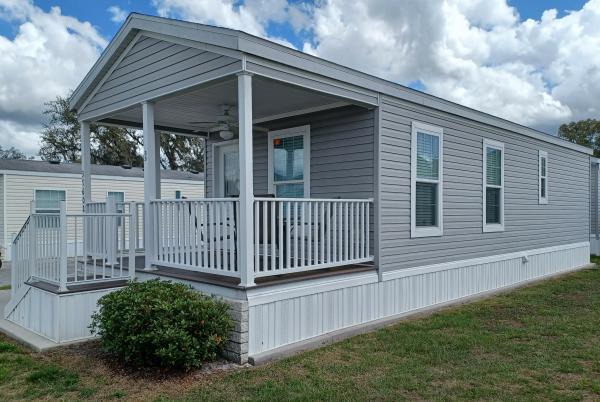 2017 CHAMPION RH1431Z Mobile Home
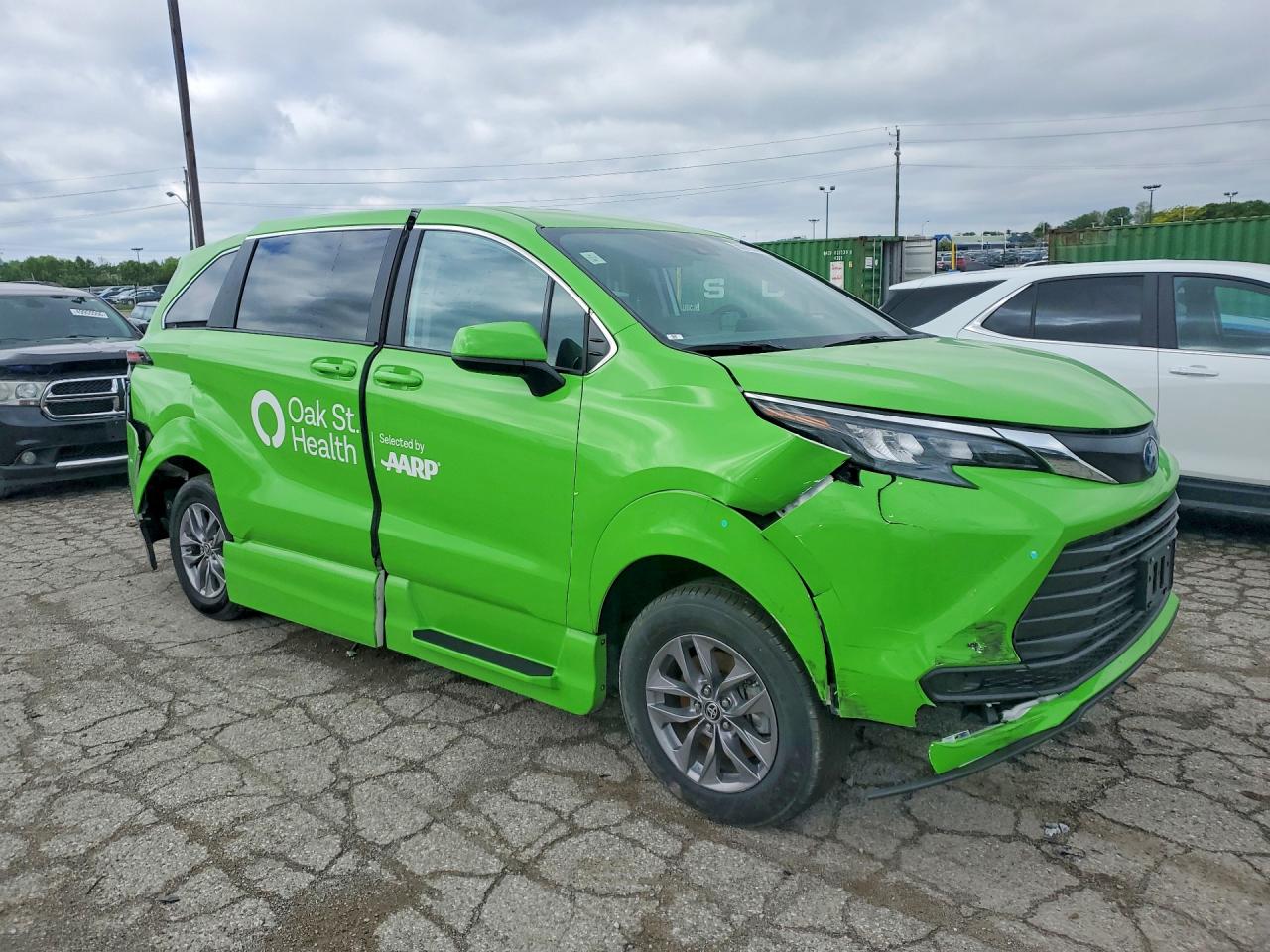 TOYOTA SIENNA 2024 — 5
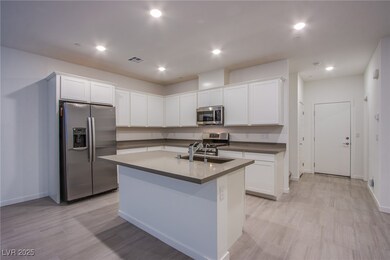 139 Aqua Commons Ln, Henderson, NV 89015 - photo 3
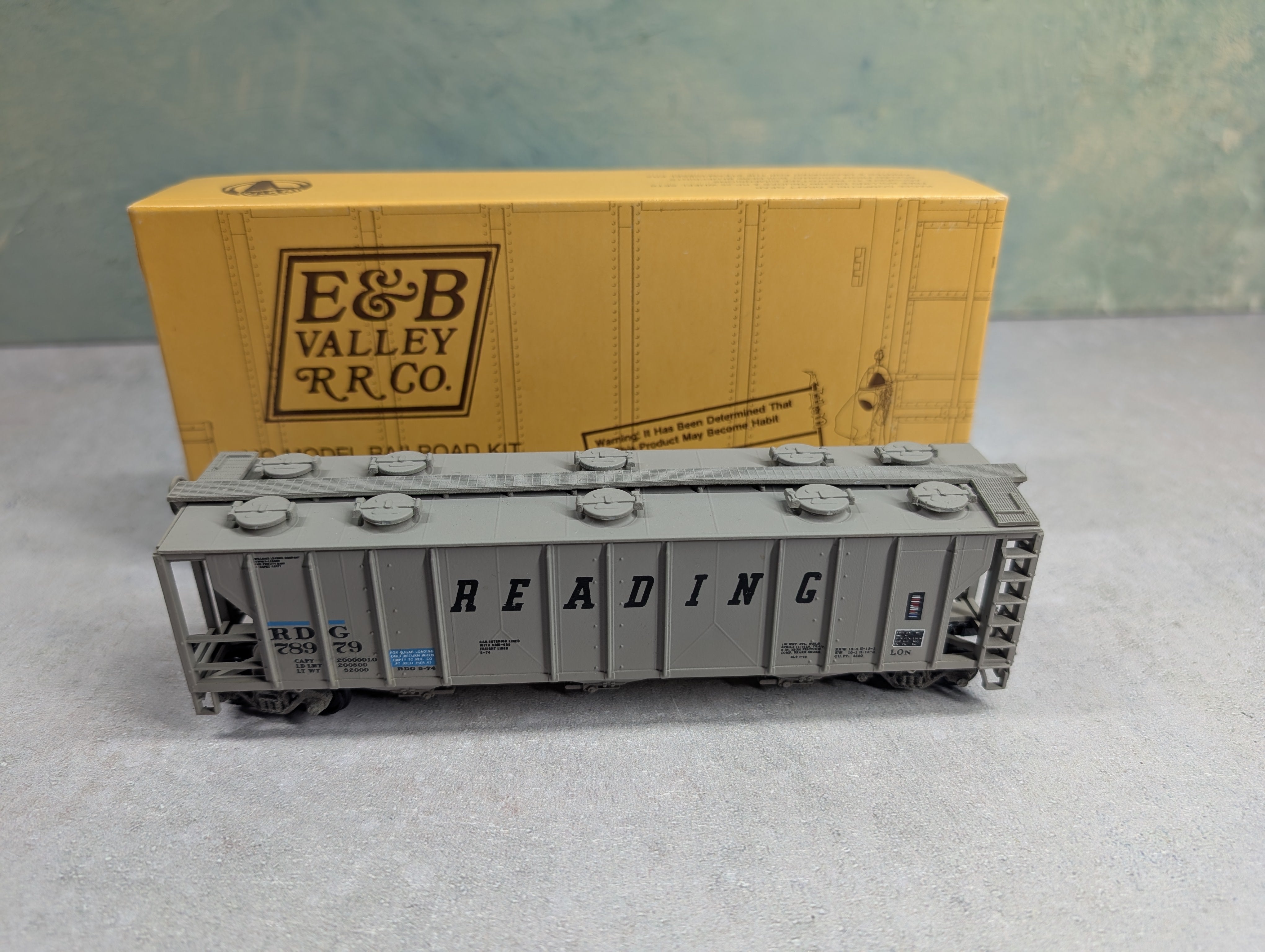 USED E&B VALLEY HO Scale PS-2 Covered Hopper, Robins Rails/Bev-Bel Reading RDG #78979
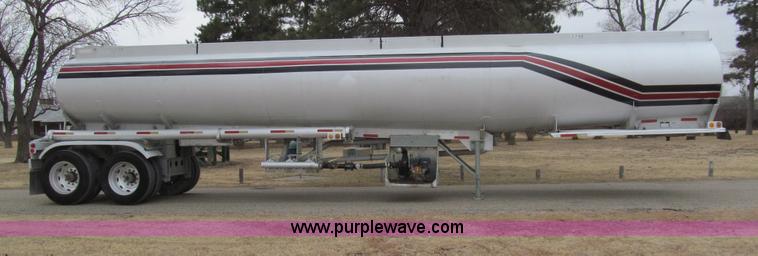 image for item I7149 1982 Fruehauf aluminum tanker trailer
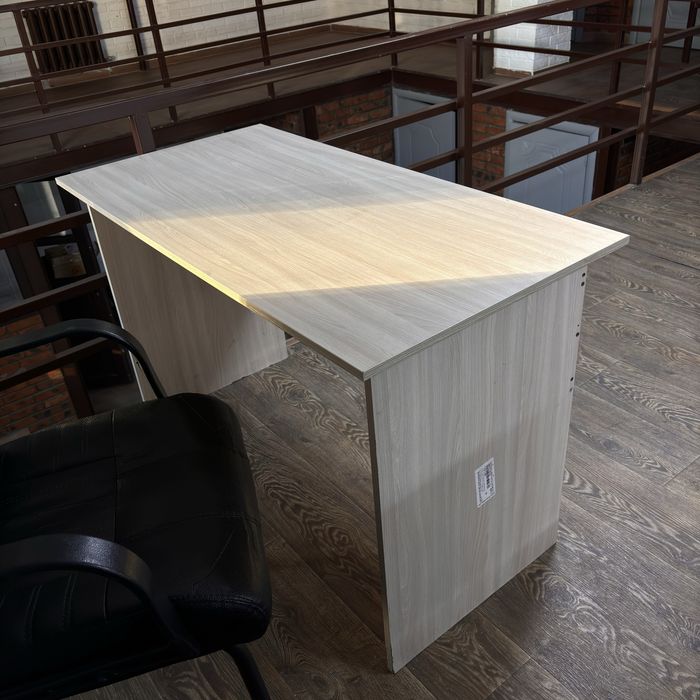 Продам офисный стол Недорого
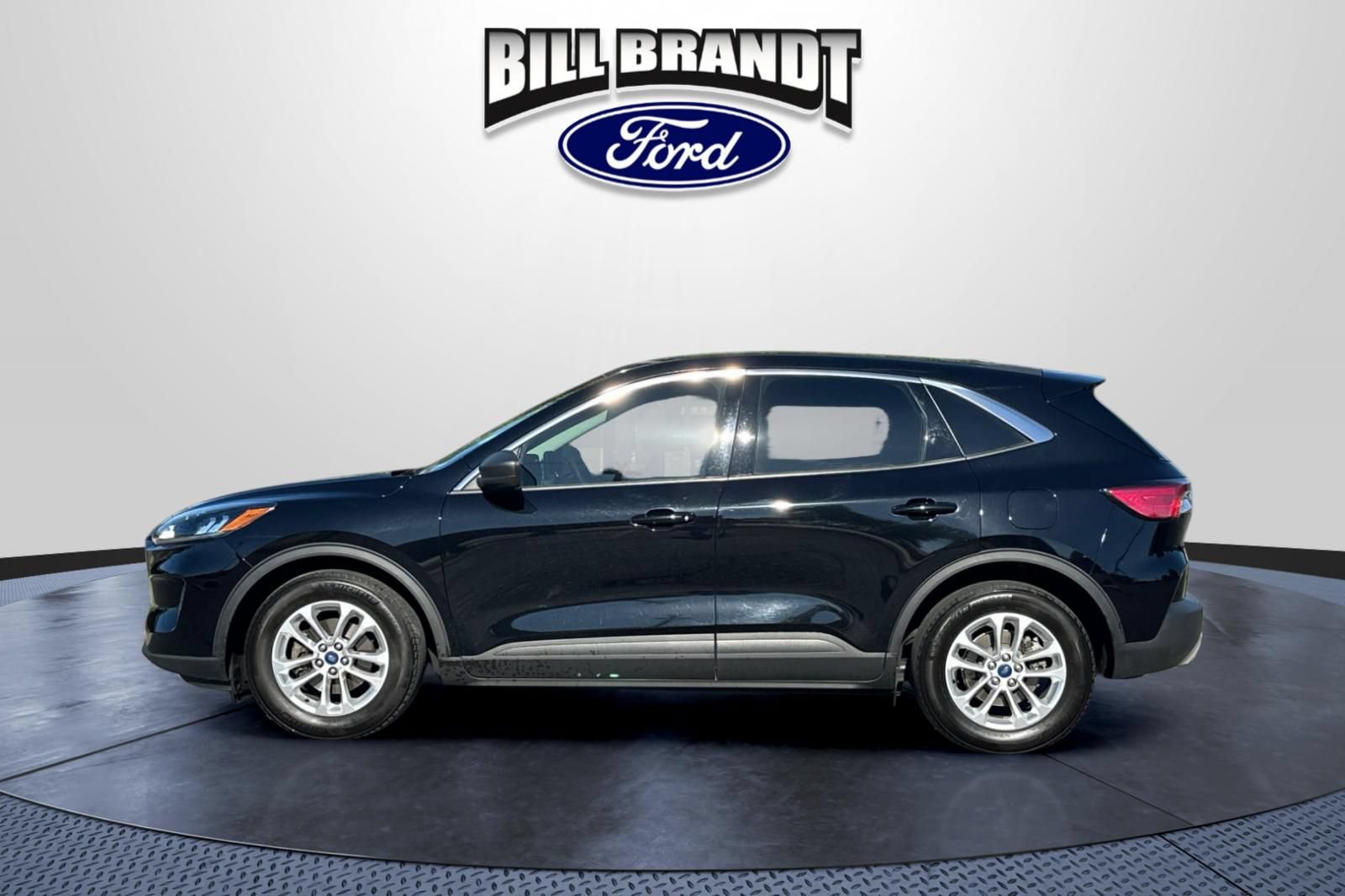 Used 2022 Ford Escape SE FWD image 6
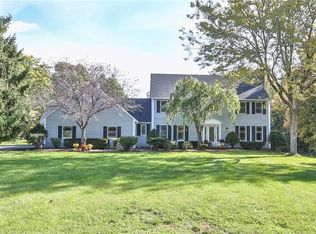 5 Maplegrove Dr, Churchville, NY 14428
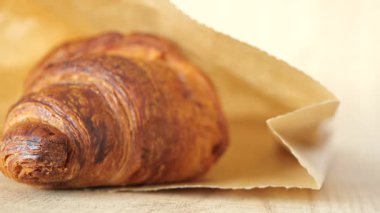 Sıcak, pullu kruvasan. Müşteriler eğlensin diye kağıda konmuş..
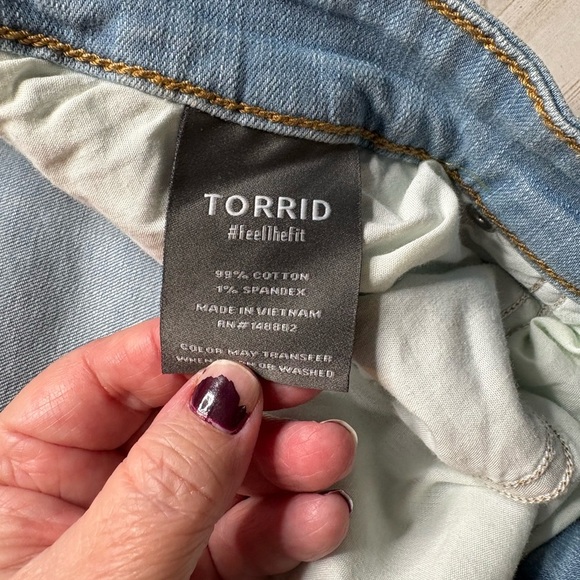 Torrid Perfect Wide Leg  Stretch Mid Rise Light Wash Jeans Women Size 24 - Picture 6 of 15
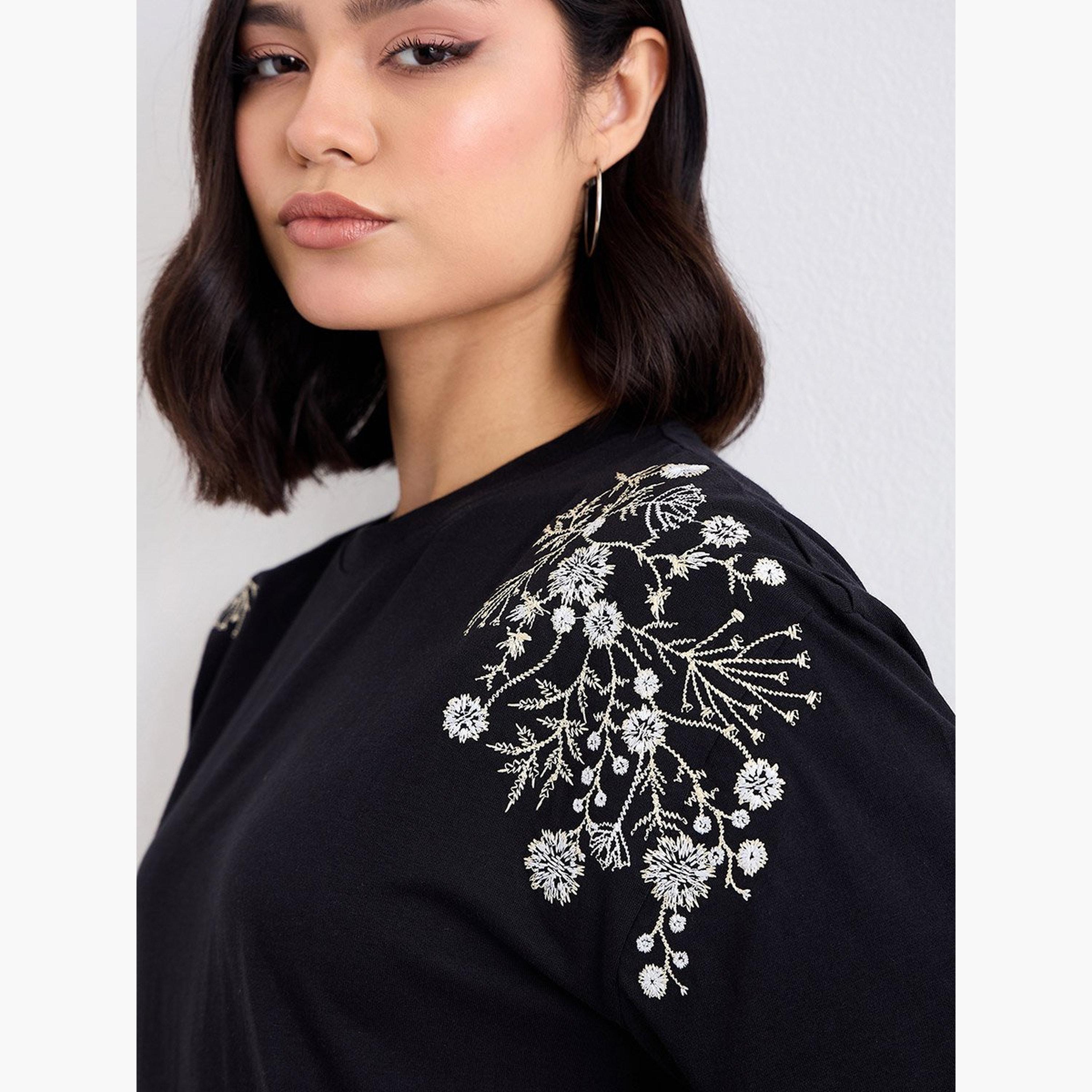 ستايلي - تي شيرت مقاس كبير بتفاصيل مطرزة بالزهور-women-clothing-tshirts-image-3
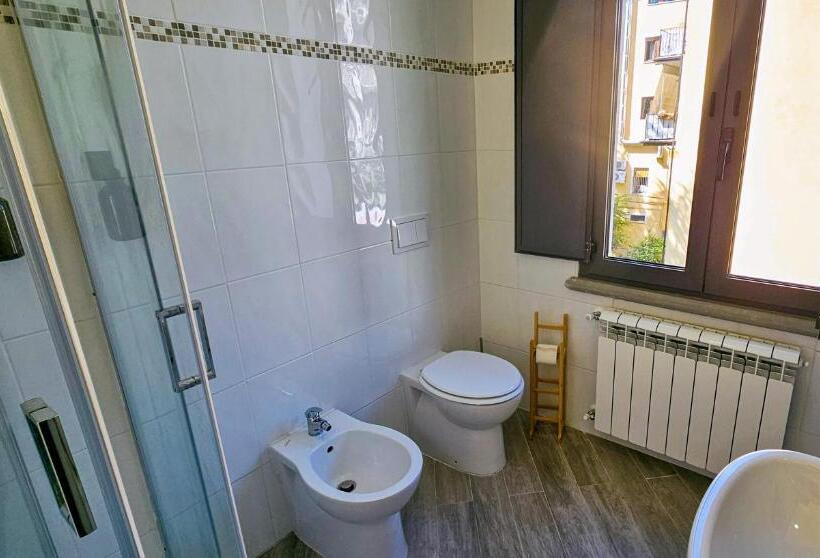 발코니가 있는 4인용 스탠다드 룸, Da Residenza Avezzano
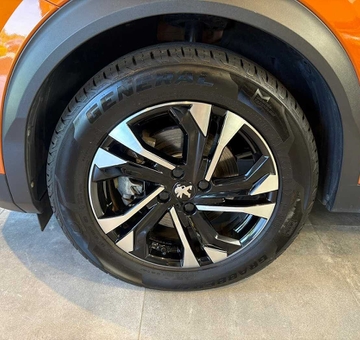 Peugeot E-2008 50 kWh Allure (2021)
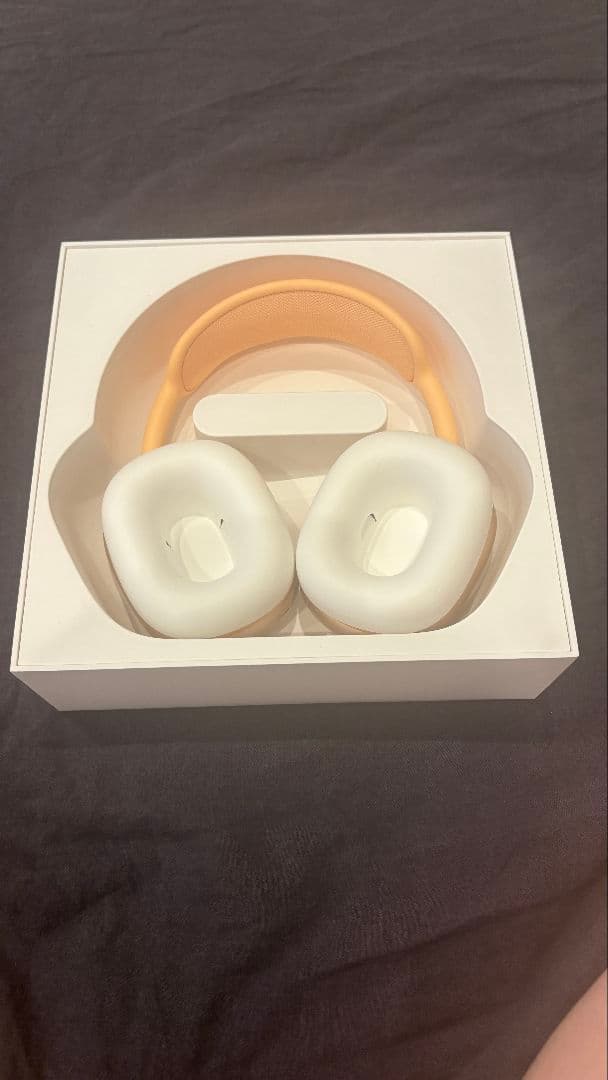 AirPods Max オレンジ 本体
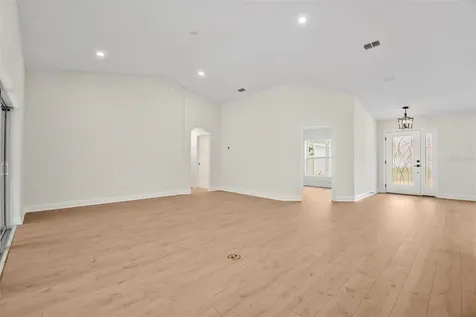 18 Central Place Palm Coast FL 32137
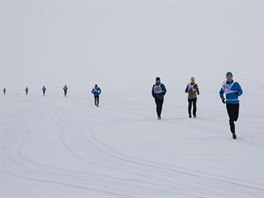 Momentka z uniktnho maratonu pes zamrzl Bajkal.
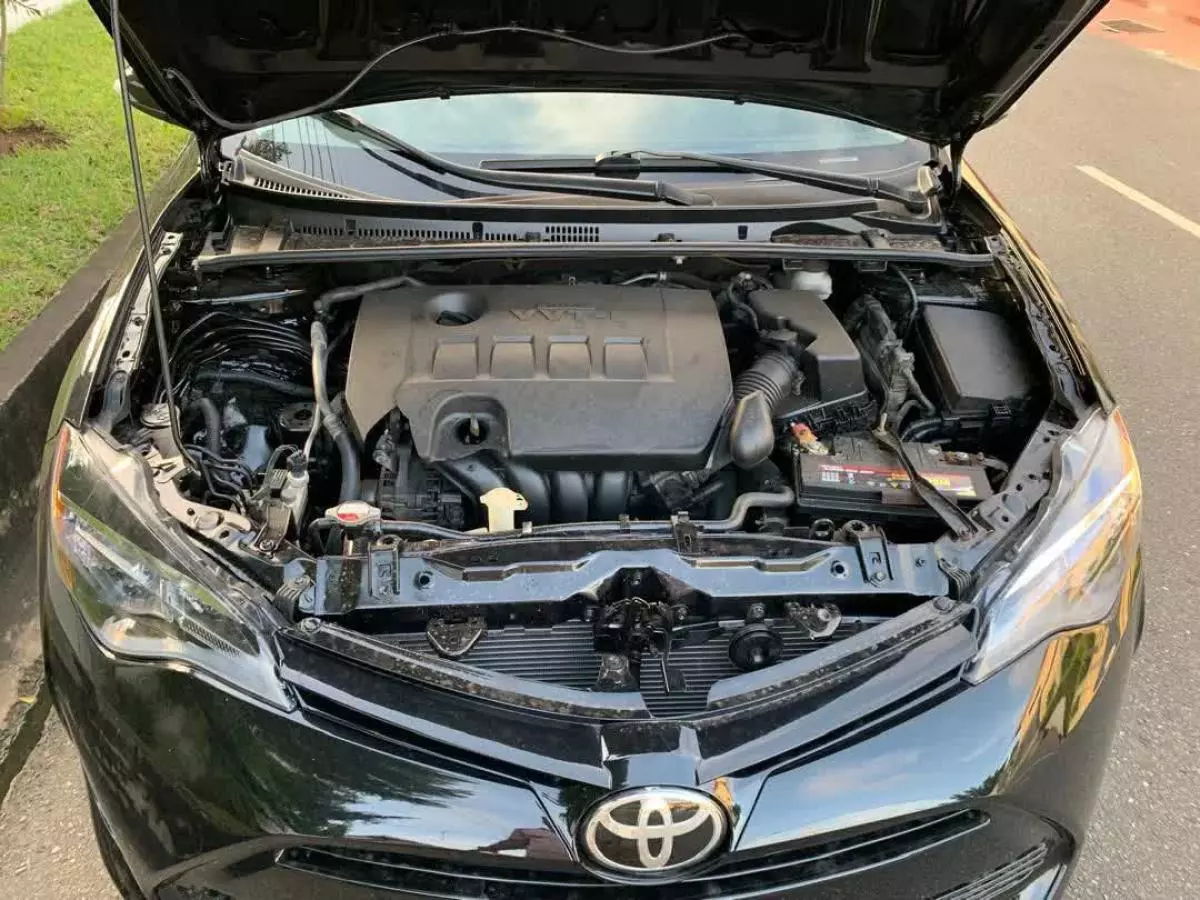 Toyota Corolla   - 2018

********************

#### Problem requirements:
Repeat exactly the lines from the one holding "Peugeot E-2008 50 kWh Allure (2021)" through the last line of the entries, both included; the pictures do not belong in the copy.

#### Expected answer:
 Peugeot E-2008 50 kWh Allure (2021)
 AirPods Max オレンジ 本体
 18 Central Place Palm Coast FL 32137
 Momentka z uniktnho maratonu pes zamrzl Bajkal.
 Toyota Corolla   - 2018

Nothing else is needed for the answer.